JOHANNESBURG - South African financial markets experienced a roller-coaster last week as mixed signals from the current global and domestic issues put investors in a confusing mood.

It was believed a week ago that the US and China would come to an agreement on tariffs that were to be introduced this past Tuesday. US President Donald Trump announced that “phase one” of a sound trade deal was on the cards.
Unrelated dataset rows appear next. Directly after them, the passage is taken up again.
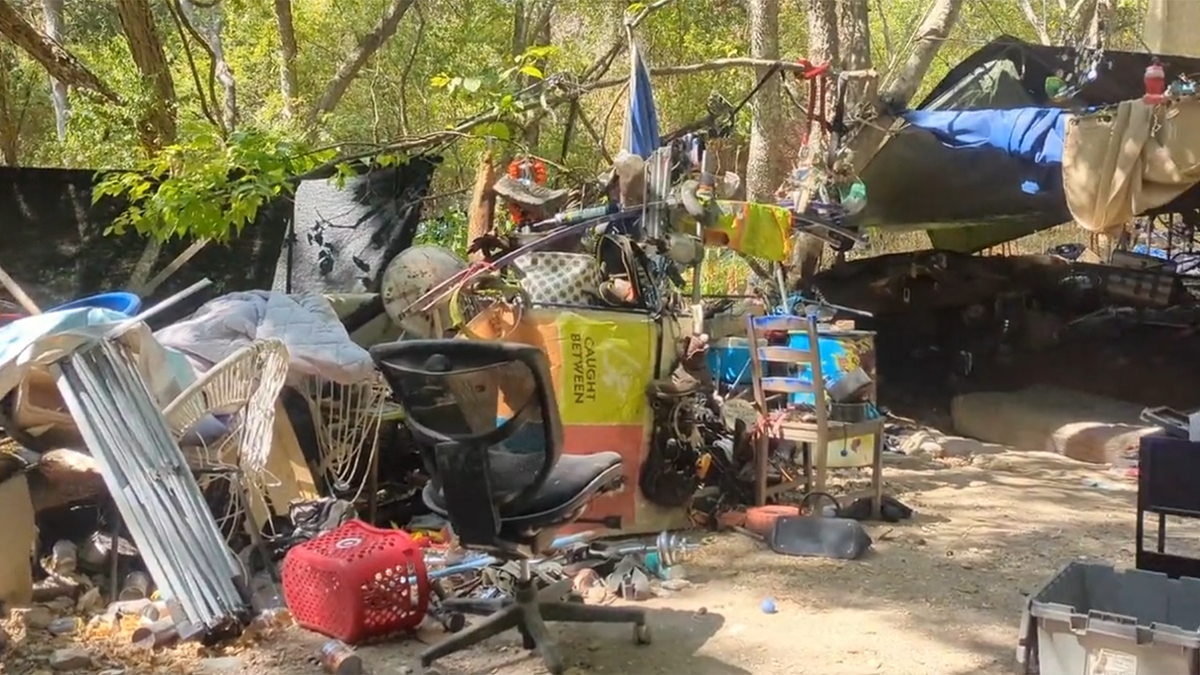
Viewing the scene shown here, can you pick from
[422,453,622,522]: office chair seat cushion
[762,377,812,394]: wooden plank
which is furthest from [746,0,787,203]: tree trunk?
[422,453,622,522]: office chair seat cushion

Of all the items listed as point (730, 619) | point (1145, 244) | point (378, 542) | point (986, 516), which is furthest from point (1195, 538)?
point (1145, 244)

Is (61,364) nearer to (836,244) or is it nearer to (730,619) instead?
(730,619)

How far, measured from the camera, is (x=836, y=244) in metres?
7.58

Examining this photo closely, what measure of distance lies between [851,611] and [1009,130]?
4.01m

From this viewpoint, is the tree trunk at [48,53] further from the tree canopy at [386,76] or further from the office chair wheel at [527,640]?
the office chair wheel at [527,640]

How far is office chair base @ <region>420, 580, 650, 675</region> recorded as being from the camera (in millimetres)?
3520

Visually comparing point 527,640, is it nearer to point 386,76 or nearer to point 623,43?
point 623,43

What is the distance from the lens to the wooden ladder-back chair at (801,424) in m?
5.42

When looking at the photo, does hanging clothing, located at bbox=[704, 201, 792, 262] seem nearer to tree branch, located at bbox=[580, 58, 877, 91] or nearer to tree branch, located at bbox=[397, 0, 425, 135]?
tree branch, located at bbox=[580, 58, 877, 91]

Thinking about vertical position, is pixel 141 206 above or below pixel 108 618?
above

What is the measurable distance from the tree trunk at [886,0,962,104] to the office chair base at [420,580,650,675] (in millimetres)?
5015

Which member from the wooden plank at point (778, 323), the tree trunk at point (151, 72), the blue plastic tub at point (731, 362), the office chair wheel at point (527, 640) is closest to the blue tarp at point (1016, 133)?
the blue plastic tub at point (731, 362)

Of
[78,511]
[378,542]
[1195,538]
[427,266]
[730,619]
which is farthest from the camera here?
[427,266]

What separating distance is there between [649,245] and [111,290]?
3.45m
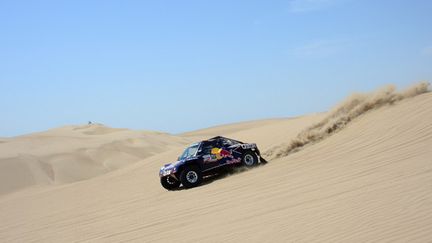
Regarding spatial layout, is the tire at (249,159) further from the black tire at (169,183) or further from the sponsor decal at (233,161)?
the black tire at (169,183)

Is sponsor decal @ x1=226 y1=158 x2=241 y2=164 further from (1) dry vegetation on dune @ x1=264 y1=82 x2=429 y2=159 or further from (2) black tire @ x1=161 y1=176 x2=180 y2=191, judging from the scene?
(1) dry vegetation on dune @ x1=264 y1=82 x2=429 y2=159

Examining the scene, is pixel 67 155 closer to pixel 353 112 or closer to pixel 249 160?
pixel 249 160

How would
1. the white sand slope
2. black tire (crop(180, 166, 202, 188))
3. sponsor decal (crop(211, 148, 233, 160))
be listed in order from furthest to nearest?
the white sand slope < sponsor decal (crop(211, 148, 233, 160)) < black tire (crop(180, 166, 202, 188))

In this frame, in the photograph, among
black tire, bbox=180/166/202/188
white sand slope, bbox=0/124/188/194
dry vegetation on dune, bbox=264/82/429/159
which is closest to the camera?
black tire, bbox=180/166/202/188

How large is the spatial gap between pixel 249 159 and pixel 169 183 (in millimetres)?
2467

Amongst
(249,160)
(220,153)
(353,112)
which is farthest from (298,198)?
(353,112)

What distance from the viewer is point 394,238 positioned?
582 cm

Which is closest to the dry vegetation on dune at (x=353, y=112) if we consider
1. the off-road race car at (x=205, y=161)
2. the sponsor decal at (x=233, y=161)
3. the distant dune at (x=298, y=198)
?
the distant dune at (x=298, y=198)

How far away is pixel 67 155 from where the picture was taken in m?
31.0

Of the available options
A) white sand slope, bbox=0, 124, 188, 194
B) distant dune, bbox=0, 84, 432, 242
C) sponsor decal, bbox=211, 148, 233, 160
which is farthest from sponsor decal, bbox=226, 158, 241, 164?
white sand slope, bbox=0, 124, 188, 194

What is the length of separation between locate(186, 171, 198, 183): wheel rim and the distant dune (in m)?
0.53

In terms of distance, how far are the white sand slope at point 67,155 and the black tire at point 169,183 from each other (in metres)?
12.6

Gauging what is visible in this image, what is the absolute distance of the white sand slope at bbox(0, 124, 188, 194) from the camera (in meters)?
26.4

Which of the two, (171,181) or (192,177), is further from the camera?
(171,181)
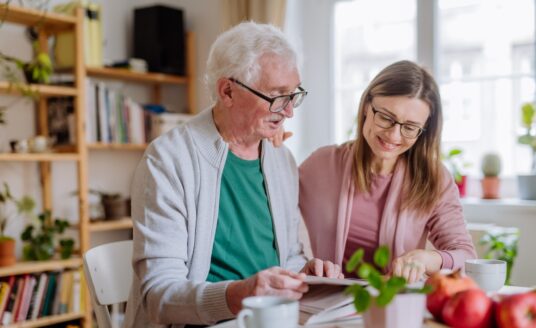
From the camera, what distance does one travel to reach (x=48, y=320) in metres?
2.70

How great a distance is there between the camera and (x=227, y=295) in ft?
3.86

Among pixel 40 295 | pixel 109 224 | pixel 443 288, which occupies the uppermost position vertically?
pixel 443 288

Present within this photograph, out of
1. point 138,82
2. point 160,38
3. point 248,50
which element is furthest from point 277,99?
point 138,82

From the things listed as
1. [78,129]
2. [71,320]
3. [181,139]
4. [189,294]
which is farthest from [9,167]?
[189,294]

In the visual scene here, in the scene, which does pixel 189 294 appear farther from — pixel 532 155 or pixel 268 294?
pixel 532 155

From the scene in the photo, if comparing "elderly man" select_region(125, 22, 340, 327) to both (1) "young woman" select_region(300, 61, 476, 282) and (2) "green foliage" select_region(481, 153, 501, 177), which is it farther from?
(2) "green foliage" select_region(481, 153, 501, 177)

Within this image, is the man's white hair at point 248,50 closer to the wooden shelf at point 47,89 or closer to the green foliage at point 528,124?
the wooden shelf at point 47,89

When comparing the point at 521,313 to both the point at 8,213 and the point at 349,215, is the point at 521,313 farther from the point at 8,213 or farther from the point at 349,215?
the point at 8,213

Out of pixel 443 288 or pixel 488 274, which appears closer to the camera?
pixel 443 288

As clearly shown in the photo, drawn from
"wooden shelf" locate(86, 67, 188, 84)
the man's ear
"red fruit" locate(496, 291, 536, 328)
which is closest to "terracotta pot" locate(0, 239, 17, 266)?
"wooden shelf" locate(86, 67, 188, 84)

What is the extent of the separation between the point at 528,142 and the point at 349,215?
1366 mm

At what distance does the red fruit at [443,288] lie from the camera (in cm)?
96

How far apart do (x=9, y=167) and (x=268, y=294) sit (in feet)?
7.43

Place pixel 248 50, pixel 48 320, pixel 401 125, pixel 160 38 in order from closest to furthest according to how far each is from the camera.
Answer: pixel 248 50 < pixel 401 125 < pixel 48 320 < pixel 160 38
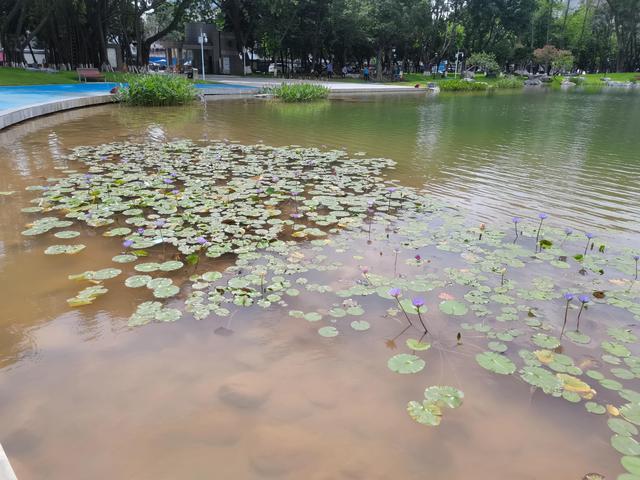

The US has delayed the proposed tariff increases.

Together with a small hope that a Brexit agreement would be reached on Thursday, equity markets across the world traded positively mid-week as the S&P500 once again had broken through the 3000 level on Thursday.

The Brexit “deal”, however, was stalled by the British Parliament.

The announcement by China that its economic growth rate had contracted further to 6percent during the third quarter against the previous quarter turned sentiment to the worse on Friday.

The Dow Jones index on Wall Street gave back some of its gains of the week as it traded almost 100 points down on Friday.

European stocks were all down on the pessimistic view that Brexit would fail. The FTSE 100 traded 0.4percent down on Friday. The DAX in Germany was down 0.3percent and the French CAC traded 0.8percent lower. Markets in the Far East also closed much lower.

At home, the introduction of Stage 2 load shedding by Eskom on Wednesday came as a shock to financial markets. Although the rand had moved more or less sideways, it could have been stronger in line with other emerging market currencies that had strengthened against the dollar.

SA Reserve Bank governor Lesetla Kganyago said on Thursday that the country may avoid a Moody’s rating cut in several weeks. This with the Treasury’s turnaround strategy policy document for the economy and support that Finance Minister Tito Mboweni was getting.

The FTSE/JSE All Share Index had a mixed week but had managed to end the week a marginal 186 points (0.3percent) higher at 55723. The Resources 10 index had lost 1.6percent due to the lower Chinese economic growth rate and softer resource prices. The stronger rand helped the Financial 15 index to gain 0.5percent, whereas both the Industrial 15 and the listed property index had ended the week flat.

The rand appeared stable, even though the Eskom saga brought some pressure. The local currency remained flat at R14.76 a dollar, although at one stage it traded at weaker levels than R15.

The possibility for a successful Brexit saw the rand soften against the euro from R16.31 to R16.48 and against sterling from R18.70 to R19.04.

The lower oil price helped keep prospects for fuel price relief next month alive. Until Thursday, the price of diesel was over-recovered by 7c a litre and 93 octane petrol by 10c a litre. The price of 95 octane, however, was still under-recovered by 4c a litre (over-recovery means that the price should fall).

This coming week, investors’ eyes will remain on Brexit, the release of most countries’ purchasing managers indices and the European Central Bank’s interest rate decision. At home, StatsSA will announce the inflation rate for September. Consensus is it will fall to 4.2percent from 4.3percent in August.

Chris Harmse is the chief economist at Rebalance Fund Managers.